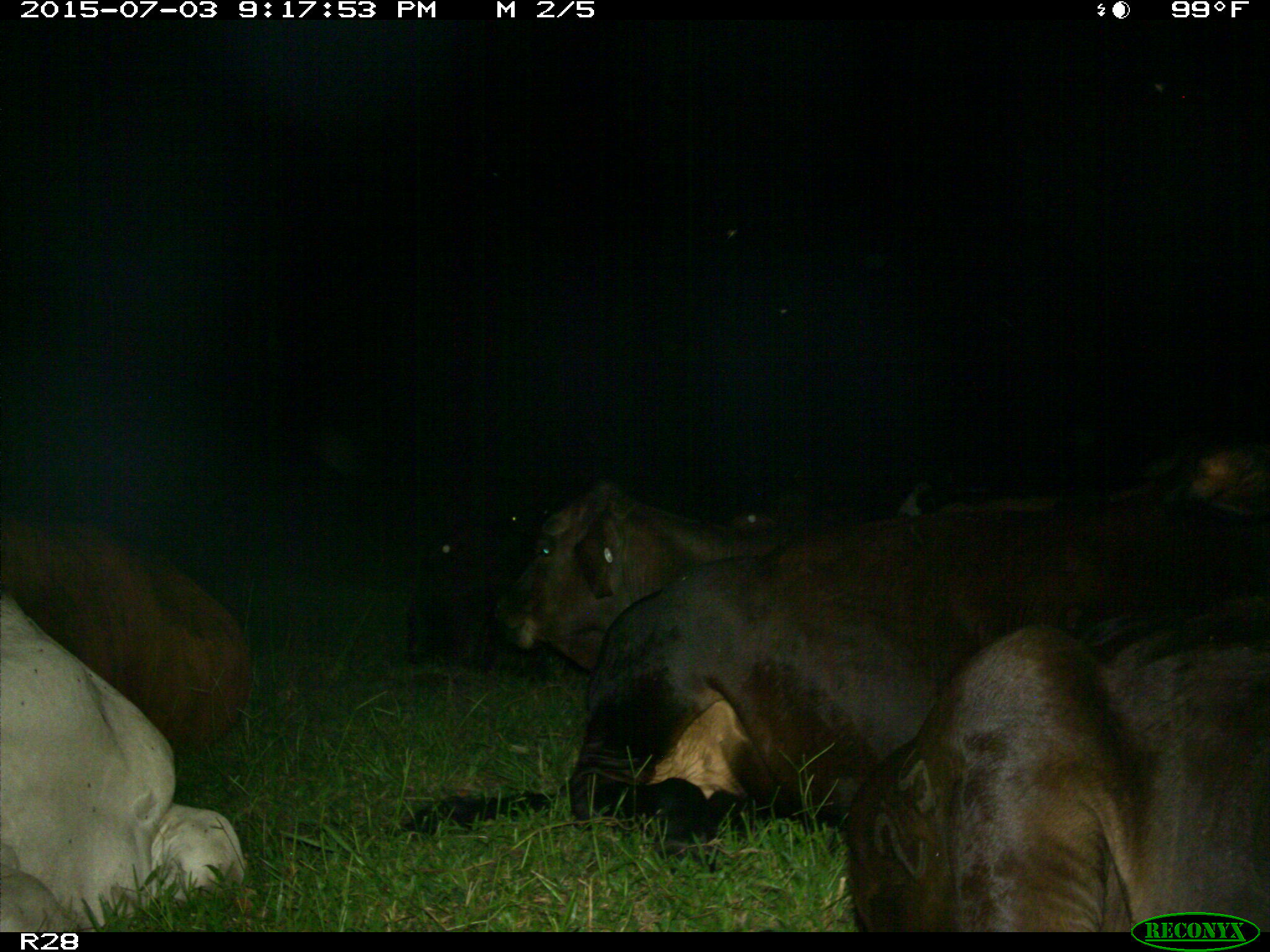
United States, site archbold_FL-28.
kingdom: Animalia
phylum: Chordata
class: Mammalia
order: Artiodactyla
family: Bovidae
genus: Bos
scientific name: Bos taurus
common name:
□ □ □ □ □ □ □
Your assignment:
The required output is every line from the one that holds "kingdom: Animalia" through the last line of the listing above, retyped exactly and with nothing else.

Task response:
kingdom: Animalia
phylum: Chordata
class: Mammalia
order: Artiodactyla
family: Bovidae
genus: Bos
scientific name: Bos taurus
common name:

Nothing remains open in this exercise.